Some of these will have taken out loans in four-month outcome period being assessed, and some not. One seeks to identify what customers details, including foremostly aspects of their behavioural data in the 12 months (say) immediately prior to the beginning of the outcome period, could have led us best to discriminate between customers with, respectively, ‘good’ and ‘bad’ outcomes. Using one of the above or similar techniques, one would then establish a model that would combine the different items of predictive data into one summary score or indicator of likelihood, thereby generating the presumptive knowledge.

To ensure the model is of general use - and not simply fitted to the training dataset - one would then check on a similar set of data from the same period and see how well the outcomes (unseen by the model but of course already known) can be predicted on these cases.

The successfully validated model will provide a segmentation of the customer population by probability ranking, and would then be applied operationally on new cases to utilise this presumptive knowledge to improve the decisioning processes.

Actioning the Knowledge

The model, therefore, is a tool that will generate knowledge as to the likely requirements and performance of individual customers, by objectively quantifying the relevant factors in a decision, seek to predict the future rather than reflect the past and provide a measure for policy evaluation, which in turn facilitates better control.

To use this tool to best advantage, the organisation would require access to a computer-based (because of the volumes) system that can apply parameterised rules for decision taking to the whole of the customer portfolio. The rules should be able to be appraised before live implementation (so that their effects can be estimated), easily monitored, easily altered, and able to be applied in differing variants to various groups of customers concurrently, thereby allowing differential treatments to be implemented and tested.

At its most fundamental, the customer portfolio would be (randomly, as we will see below) segmented into different groups, the customers in each of which will be subject to a particular decision-making rule-set or strategy.

An example of a rule-set that might be applied to one segment within a group of customers would be:

IF the customer has been with the Bank for more than 2 years,

AND does not already hold the Bank’s credit card product,

AND is currently profitable above a certain threshold,

AND whose likelihood to default is less than x%,

AND whose propensity to respond to a mailing is more than y%,

THEN mail out a credit card offer.

Customers within the same group who have been with the Bank less than two years, or did not meet one or more of the other conditions might have a different treatment applied.
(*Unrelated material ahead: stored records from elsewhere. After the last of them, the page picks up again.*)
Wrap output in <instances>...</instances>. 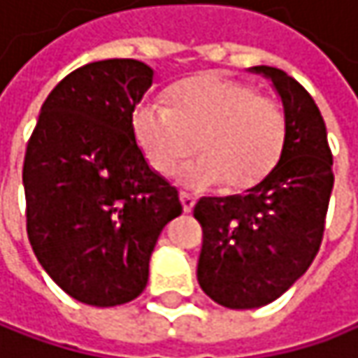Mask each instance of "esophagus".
<instances>
[{
    "mask_svg": "<svg viewBox=\"0 0 358 358\" xmlns=\"http://www.w3.org/2000/svg\"><path fill=\"white\" fill-rule=\"evenodd\" d=\"M179 199H181V206H183V212H192L193 206H195V197L192 193L181 192L179 193Z\"/></svg>",
    "mask_w": 358,
    "mask_h": 358,
    "instance_id": "1",
    "label": "esophagus"
}]
</instances>
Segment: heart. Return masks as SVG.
Segmentation results:
<instances>
[{
    "mask_svg": "<svg viewBox=\"0 0 358 358\" xmlns=\"http://www.w3.org/2000/svg\"><path fill=\"white\" fill-rule=\"evenodd\" d=\"M132 126L142 152L159 175H171L189 157L201 155L181 173L189 187L224 185L248 192L277 166L287 122L281 106L252 85L220 75L185 79L169 91V108L141 103Z\"/></svg>",
    "mask_w": 358,
    "mask_h": 358,
    "instance_id": "b5f03b06",
    "label": "heart"
}]
</instances>
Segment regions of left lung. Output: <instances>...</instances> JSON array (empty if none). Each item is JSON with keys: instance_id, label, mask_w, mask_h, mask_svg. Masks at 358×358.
<instances>
[{"instance_id": "left-lung-1", "label": "left lung", "mask_w": 358, "mask_h": 358, "mask_svg": "<svg viewBox=\"0 0 358 358\" xmlns=\"http://www.w3.org/2000/svg\"><path fill=\"white\" fill-rule=\"evenodd\" d=\"M277 90L287 122L281 159L244 195L201 197L193 216L203 243L197 281L232 310L271 303L308 271L318 255L334 185L326 124L312 95L275 66H252Z\"/></svg>"}]
</instances>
Similarly, other groups of customers would have a different range of treatments applied to them.

The specifics of presumptive knowledge that might form part of the customer treatment strategies could include: profitability score, potential profitability score, segment indicator, product cross-sell propensities, retention propensities, risk score, channel response score, and so on; which would be applied across areas such as upselling or cross-selling to current customers, retention activity, customer acquisition, and arrears management and collections.

Monitoring and Refinement

To facilitate the subsequent monitoring analysis, it is important that each group be randomly selected to be representative of the whole of the customer population. Otherwise the selection of the group itself could influence the outcomes, which would overly complicate the subsequent feedback and assessment. Similarly, it is relevant to include a control group (again selected at random) for which no proactive action is undertaken. This will allow the analysis to control for the effects of external factors (for example advertising campaigns by competitors), as these would apply equally to all groups including the control. Appropriate conclusions would then be able to be drawn solely on the basis of the organizations’ strategies, as is desired.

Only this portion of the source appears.